• Required action:
Set down, exactly and only, everything from the line containing "925 STERLING SILVER GREEN CZ RING SIZE 10.5" down to the line containing "View of the" in the data below; the pictures are not part of the copy.

-- Dataset excerpts follows --

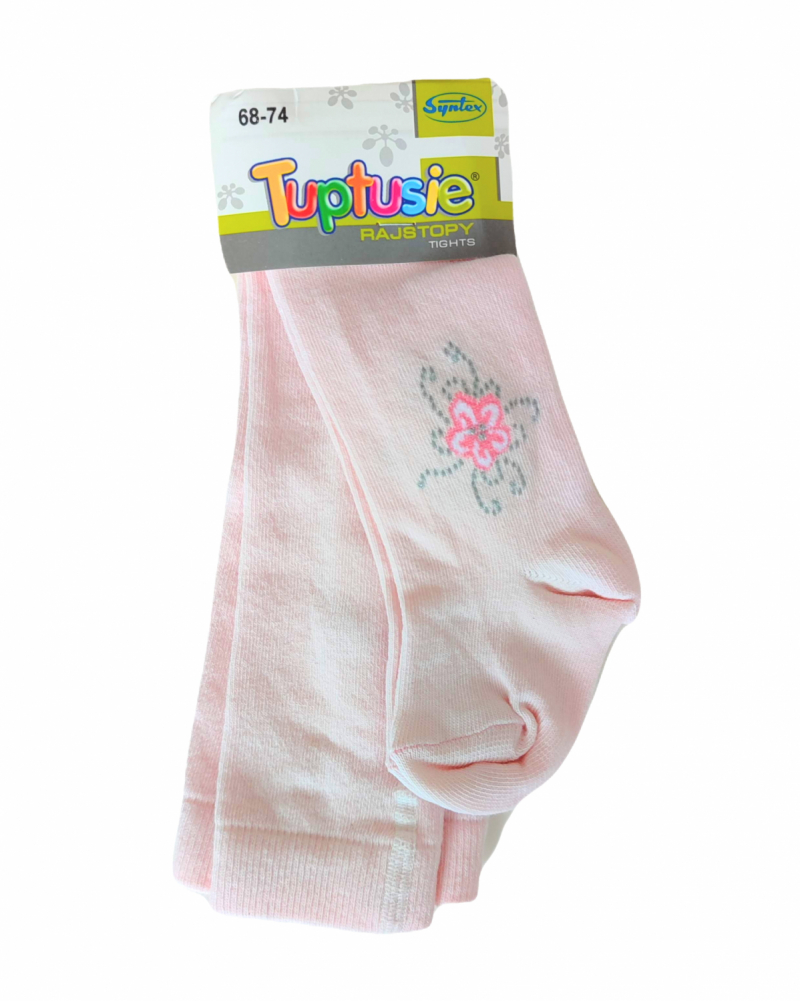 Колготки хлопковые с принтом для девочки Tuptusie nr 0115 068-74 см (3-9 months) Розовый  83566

-- Dataset excerpts concluded --
-- Dataset excerpts follows --

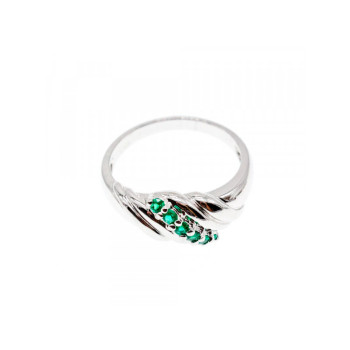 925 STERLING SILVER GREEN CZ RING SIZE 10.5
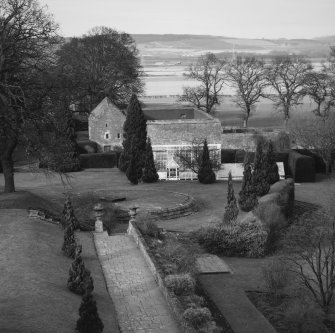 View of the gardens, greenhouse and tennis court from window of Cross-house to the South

-- Dataset excerpts concluded --
-- Dataset excerpts follows --

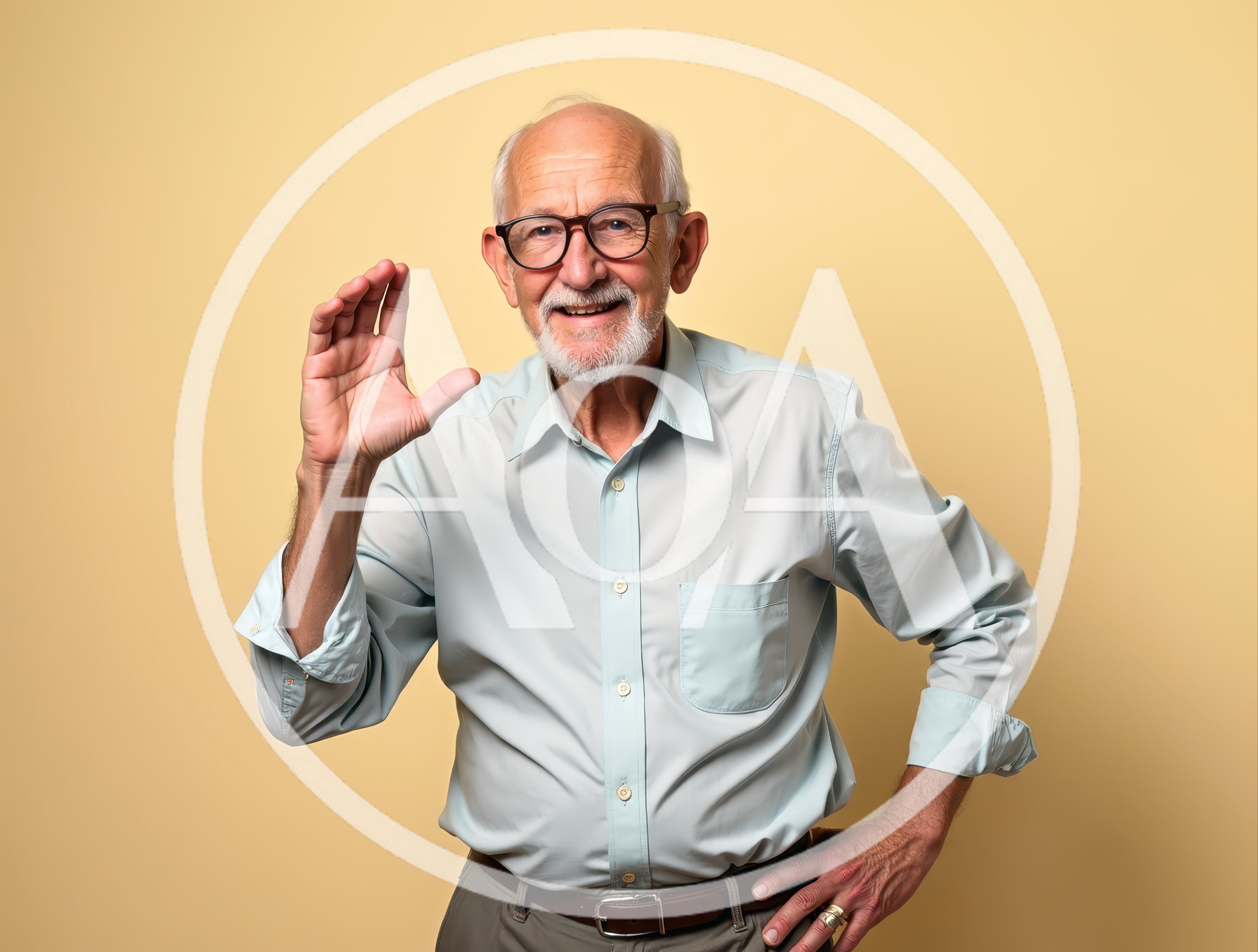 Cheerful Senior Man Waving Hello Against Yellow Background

-- Dataset excerpts concluded --

• Task answer:
 925 STERLING SILVER GREEN CZ RING SIZE 10.5
 View of the gardens, greenhouse and tennis court from window of Cross-house to the South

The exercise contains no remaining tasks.